%%

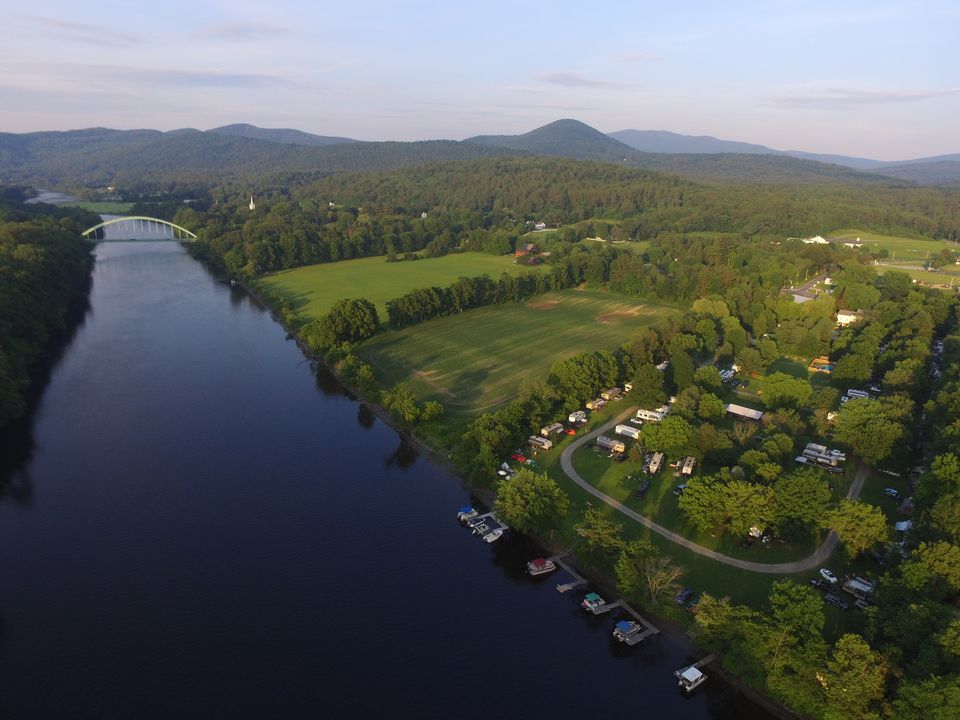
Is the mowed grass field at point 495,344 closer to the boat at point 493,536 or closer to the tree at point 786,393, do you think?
the boat at point 493,536

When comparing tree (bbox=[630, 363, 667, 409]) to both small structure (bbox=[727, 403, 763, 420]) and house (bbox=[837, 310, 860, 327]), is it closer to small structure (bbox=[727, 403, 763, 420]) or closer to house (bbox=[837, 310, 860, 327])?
small structure (bbox=[727, 403, 763, 420])

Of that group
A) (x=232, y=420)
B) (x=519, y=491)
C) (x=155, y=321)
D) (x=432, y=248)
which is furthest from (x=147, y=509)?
(x=432, y=248)

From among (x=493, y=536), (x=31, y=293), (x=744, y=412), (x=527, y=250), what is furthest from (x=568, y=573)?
(x=527, y=250)

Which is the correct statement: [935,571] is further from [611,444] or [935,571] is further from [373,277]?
[373,277]

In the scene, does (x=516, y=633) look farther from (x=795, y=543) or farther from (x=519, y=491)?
(x=795, y=543)

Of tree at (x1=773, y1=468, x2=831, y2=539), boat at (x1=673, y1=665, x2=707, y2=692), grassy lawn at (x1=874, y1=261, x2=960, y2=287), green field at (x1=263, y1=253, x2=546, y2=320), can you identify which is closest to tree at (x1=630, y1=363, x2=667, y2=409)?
tree at (x1=773, y1=468, x2=831, y2=539)
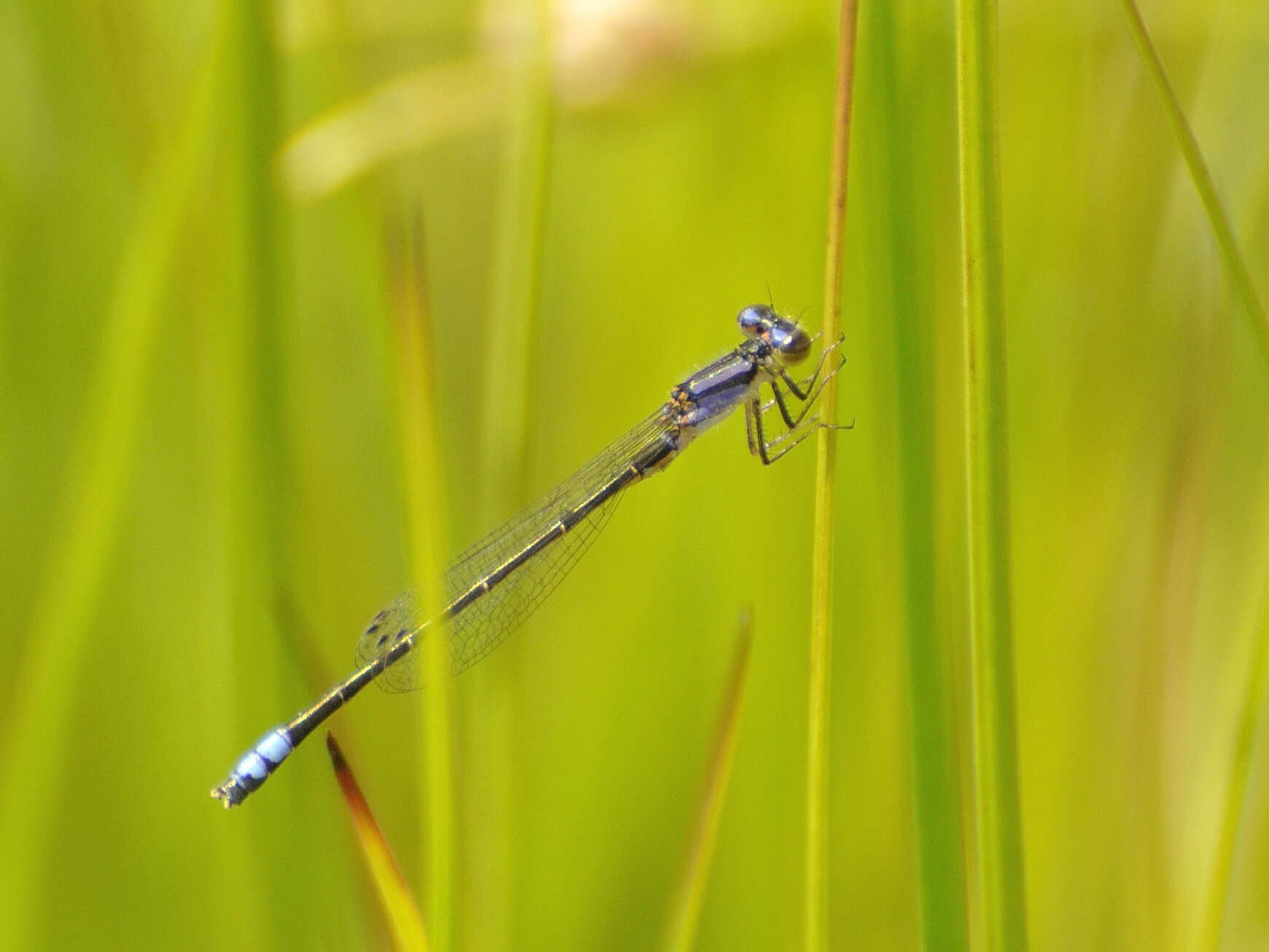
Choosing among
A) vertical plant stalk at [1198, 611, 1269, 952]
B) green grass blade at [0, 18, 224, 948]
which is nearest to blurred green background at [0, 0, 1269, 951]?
green grass blade at [0, 18, 224, 948]

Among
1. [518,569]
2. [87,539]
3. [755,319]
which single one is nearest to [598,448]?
[518,569]

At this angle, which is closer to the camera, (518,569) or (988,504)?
(988,504)

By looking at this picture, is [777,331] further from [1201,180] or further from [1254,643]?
[1254,643]

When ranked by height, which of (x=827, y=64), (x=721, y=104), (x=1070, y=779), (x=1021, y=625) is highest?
(x=721, y=104)

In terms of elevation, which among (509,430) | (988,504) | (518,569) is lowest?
(988,504)

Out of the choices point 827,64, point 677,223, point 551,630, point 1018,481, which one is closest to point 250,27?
point 677,223

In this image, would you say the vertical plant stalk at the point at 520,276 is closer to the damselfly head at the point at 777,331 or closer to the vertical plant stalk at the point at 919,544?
the vertical plant stalk at the point at 919,544

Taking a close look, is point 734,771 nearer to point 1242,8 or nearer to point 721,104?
point 721,104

%%

Return, unchanged, every line of the entries above from the one holding "At this angle, which" through the last line of the entries, both ends included.

At this angle, which is closer to the camera, (518,569) or (988,504)?
(988,504)

By looking at this picture, is [777,331] further from [1201,180] or further from [1254,643]?
[1254,643]

When ranked by height, which of (x=827, y=64), (x=721, y=104), (x=1070, y=779), (x=1021, y=625) is highest?
(x=721, y=104)

In terms of elevation, which among (509,430) | (988,504) | (518,569) is lowest?
(988,504)

Out of the choices point 827,64, point 677,223, point 551,630, point 1018,481, which one is closest to point 250,27?
point 677,223

In this image, would you say the vertical plant stalk at the point at 520,276 is closer to the damselfly head at the point at 777,331 or closer to the vertical plant stalk at the point at 919,544?
the vertical plant stalk at the point at 919,544

Taking a close look, is point 734,771 nearer to point 1242,8 or nearer to point 721,104?
point 721,104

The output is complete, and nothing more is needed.